A outra passagem é quando lembra que o corpo não
é uma questão somente na velhice, passamos a nossa vida nos
perguntando sobre o nosso corpo. Lembro que quando criança, era comum entre nós,
apelidos, brincadeiras e provocações do tipo dentuço,
cabeção, bambu-de-cutucar-estrelas, Zé-bola,
zaroio, quatro-olhos e tantos outros. Nomes
inventados sempre para lembrar aquilo que chamava a atenção no
outro. Claro que era doído e gerava muita confusão, mas fico
pensando o que essas brincadeiras causavam nas crianças, se as
ajudavam a se darem conta do seu corpo como diferente de outro corpo.
Hoje, brincadeiras assim são muito mal vistas, normalmente são
tratadas como bullying. Não se deve apontar nada no outro,
pega mal.
Além das brincadeiras, as cantigas de ninar
também sofreram alterações, não se pode mais cantar “boi da
cara preta, pega essa criança que tem medo de careta”, apavora a
criança. Letras de canções infantis foram alteradas no intuito de
“não dizer coisas ruins”. Nas escolas não existe mais reprovação. Tapa no
bumbum é péssimo, traumatiza.
Estes são alguns dos muitos exemplos que revelam,
a meu ver, como as crianças têm sido poupadas de seus
enfrentamentos. Os jovens vivem a fantasia, ou exigência do corpo
magro e perfeito, tão clichê que até parece que não é sério,
mas trata-se de uma resposta comum, não singular, frente a algumas
questões do corpo.
A velhice que se vive hoje é nova, ainda não se
sabe muito bem dela, mas já vem acompanhada de alguns protocolos... Acontece que o Real do corpo é outra coisa. Esta
pergunta que passamos a vida toda nos fazendo sobre nosso corpo
estranho, não tem uma resposta que seja igual pra todos. Faz muita
diferença quando uma pessoa procura suas próprias respostas, é
algo que interfere na forma de amar, de viver, como Forbes fez
questão em marcar com os exemplos das vidas singulares que trouxe.

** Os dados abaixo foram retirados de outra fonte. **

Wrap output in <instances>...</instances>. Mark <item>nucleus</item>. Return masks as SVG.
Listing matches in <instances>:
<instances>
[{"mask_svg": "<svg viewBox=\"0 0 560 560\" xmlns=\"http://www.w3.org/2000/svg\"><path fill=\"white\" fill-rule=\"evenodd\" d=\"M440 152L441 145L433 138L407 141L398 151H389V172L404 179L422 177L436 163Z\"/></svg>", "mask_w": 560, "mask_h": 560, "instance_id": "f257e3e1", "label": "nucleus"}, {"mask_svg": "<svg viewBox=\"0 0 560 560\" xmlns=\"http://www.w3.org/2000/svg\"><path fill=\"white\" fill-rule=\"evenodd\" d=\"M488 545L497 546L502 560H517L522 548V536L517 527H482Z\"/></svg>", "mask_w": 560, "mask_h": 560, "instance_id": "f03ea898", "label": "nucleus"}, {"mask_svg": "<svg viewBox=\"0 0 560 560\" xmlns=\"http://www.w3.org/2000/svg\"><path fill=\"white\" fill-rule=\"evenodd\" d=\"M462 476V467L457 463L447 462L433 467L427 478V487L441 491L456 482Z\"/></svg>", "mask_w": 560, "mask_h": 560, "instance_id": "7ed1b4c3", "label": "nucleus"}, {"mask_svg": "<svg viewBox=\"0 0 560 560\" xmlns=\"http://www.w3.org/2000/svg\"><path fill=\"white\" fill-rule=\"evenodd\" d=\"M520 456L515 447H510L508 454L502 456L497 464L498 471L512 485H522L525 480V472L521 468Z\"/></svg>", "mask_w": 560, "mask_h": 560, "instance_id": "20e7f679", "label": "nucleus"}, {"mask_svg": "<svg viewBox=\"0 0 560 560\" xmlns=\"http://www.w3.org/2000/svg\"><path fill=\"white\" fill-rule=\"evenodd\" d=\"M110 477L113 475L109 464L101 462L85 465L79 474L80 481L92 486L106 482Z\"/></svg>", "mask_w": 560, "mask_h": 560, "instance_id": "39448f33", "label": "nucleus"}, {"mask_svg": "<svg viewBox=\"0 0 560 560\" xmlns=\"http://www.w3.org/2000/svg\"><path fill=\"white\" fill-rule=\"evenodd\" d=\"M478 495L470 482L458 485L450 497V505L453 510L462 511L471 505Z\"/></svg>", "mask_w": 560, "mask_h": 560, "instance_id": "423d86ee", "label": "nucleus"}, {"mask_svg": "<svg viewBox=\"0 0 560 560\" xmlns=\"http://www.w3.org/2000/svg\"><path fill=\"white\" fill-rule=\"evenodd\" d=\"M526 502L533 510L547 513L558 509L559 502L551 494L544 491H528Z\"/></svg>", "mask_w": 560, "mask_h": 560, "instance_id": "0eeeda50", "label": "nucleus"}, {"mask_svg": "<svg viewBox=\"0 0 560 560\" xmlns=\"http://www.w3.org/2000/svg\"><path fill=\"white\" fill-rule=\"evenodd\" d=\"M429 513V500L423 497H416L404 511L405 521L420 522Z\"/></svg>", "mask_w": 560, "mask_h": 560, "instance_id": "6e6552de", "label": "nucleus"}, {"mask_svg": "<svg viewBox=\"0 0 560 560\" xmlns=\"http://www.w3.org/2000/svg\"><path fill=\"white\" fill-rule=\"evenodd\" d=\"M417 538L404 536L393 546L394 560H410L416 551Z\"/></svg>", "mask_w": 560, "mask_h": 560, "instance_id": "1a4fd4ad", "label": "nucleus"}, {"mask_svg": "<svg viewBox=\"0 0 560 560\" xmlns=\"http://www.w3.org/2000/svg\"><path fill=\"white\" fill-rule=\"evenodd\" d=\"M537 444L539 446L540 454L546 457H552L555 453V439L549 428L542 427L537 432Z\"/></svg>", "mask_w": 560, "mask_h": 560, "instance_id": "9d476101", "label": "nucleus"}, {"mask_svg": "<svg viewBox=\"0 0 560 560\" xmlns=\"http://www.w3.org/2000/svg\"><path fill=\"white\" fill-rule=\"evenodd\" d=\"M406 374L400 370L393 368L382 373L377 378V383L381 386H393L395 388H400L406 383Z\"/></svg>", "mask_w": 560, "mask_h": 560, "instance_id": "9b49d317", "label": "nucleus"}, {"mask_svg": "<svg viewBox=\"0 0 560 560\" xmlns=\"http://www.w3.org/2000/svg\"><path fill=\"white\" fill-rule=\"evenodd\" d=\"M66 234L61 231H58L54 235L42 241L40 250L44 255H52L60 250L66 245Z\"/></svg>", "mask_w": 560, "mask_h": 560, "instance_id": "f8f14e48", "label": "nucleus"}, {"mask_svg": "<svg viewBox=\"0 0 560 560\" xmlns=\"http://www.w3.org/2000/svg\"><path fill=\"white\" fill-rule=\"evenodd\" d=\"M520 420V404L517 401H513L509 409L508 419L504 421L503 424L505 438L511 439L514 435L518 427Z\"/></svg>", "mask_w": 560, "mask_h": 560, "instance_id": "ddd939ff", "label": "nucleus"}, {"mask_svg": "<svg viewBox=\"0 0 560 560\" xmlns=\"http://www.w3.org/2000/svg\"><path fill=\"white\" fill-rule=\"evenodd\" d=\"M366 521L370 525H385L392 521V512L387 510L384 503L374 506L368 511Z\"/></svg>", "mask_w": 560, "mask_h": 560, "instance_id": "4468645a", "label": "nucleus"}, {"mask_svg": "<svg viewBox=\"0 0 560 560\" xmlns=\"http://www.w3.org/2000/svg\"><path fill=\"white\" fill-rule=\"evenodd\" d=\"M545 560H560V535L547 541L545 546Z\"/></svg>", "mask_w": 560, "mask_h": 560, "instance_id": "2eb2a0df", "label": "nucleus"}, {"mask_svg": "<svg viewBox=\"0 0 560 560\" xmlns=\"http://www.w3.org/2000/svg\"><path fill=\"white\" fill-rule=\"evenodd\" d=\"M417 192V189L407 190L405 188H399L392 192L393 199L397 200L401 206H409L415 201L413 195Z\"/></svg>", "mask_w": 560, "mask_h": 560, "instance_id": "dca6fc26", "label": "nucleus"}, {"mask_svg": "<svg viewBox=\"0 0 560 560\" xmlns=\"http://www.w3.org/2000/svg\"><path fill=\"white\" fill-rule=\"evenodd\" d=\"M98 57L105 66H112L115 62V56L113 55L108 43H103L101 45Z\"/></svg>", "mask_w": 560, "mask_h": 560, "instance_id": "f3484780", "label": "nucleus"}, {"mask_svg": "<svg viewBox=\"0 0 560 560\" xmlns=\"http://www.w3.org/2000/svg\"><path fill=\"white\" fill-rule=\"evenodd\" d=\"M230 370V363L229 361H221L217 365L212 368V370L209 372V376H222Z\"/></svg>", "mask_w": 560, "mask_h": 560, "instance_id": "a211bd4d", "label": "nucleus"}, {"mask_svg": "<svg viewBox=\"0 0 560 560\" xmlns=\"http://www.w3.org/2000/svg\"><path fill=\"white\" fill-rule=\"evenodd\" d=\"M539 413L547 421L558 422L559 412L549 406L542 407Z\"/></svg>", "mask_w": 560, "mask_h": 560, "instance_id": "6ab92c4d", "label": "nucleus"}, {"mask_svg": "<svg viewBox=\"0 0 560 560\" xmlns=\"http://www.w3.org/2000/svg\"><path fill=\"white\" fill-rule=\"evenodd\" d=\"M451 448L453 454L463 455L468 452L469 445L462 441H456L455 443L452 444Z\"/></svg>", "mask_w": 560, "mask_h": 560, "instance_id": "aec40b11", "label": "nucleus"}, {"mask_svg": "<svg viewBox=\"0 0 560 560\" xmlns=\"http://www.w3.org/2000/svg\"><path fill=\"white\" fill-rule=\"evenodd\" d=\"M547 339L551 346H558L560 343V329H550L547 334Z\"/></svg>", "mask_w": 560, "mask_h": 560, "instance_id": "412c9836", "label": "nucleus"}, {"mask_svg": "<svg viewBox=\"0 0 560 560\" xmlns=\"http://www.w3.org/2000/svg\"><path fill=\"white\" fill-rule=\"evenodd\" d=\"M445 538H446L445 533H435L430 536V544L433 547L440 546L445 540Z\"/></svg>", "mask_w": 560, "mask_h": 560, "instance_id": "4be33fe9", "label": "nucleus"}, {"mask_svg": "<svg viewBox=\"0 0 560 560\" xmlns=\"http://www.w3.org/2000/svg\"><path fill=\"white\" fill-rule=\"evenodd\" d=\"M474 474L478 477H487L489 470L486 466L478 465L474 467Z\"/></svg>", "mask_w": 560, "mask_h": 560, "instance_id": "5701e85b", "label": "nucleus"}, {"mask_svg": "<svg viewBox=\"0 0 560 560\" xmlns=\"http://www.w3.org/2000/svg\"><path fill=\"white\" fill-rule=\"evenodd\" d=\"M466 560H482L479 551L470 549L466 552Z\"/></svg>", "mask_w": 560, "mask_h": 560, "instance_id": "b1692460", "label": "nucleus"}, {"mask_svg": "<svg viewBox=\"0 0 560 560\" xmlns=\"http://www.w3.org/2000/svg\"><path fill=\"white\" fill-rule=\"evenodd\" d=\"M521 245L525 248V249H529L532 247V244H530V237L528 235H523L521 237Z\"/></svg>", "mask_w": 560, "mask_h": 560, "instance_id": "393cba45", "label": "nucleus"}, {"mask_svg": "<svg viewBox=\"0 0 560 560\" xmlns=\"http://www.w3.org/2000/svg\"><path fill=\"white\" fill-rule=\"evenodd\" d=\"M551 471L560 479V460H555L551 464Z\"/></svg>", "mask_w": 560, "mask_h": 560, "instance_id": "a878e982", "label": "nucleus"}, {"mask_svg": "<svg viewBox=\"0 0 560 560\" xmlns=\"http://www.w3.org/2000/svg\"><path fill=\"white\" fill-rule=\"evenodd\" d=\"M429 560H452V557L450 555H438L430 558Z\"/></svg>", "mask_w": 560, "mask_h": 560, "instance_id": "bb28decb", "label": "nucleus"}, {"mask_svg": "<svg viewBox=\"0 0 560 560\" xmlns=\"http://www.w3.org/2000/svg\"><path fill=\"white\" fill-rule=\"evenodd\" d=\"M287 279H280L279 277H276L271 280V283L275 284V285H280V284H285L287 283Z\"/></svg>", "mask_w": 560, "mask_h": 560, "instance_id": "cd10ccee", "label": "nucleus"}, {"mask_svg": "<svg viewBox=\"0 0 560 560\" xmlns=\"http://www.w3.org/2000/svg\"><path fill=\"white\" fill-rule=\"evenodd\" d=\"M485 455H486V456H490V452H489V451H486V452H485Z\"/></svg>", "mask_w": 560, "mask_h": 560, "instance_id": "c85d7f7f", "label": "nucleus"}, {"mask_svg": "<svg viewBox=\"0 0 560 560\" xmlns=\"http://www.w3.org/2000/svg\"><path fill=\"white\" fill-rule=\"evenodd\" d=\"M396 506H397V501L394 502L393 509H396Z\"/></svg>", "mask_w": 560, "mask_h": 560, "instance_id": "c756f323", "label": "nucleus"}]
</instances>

Acredito que uma pessoa consegue dar suas
respostas quando é tocada pelo Real e disto faz uma causa. Sabemos
que uma análise faz isso. Também acredito que evitar que as crianças
tenham seus enfrentamentos favorece a que procurem por respostas
generalizadas. Talvez prossigam buscando igual na juventude e na
velhice... E penso que quando se “toca a vida como todo mundo faz”,
a velhice, a morte e a vida parecem mais assustadora.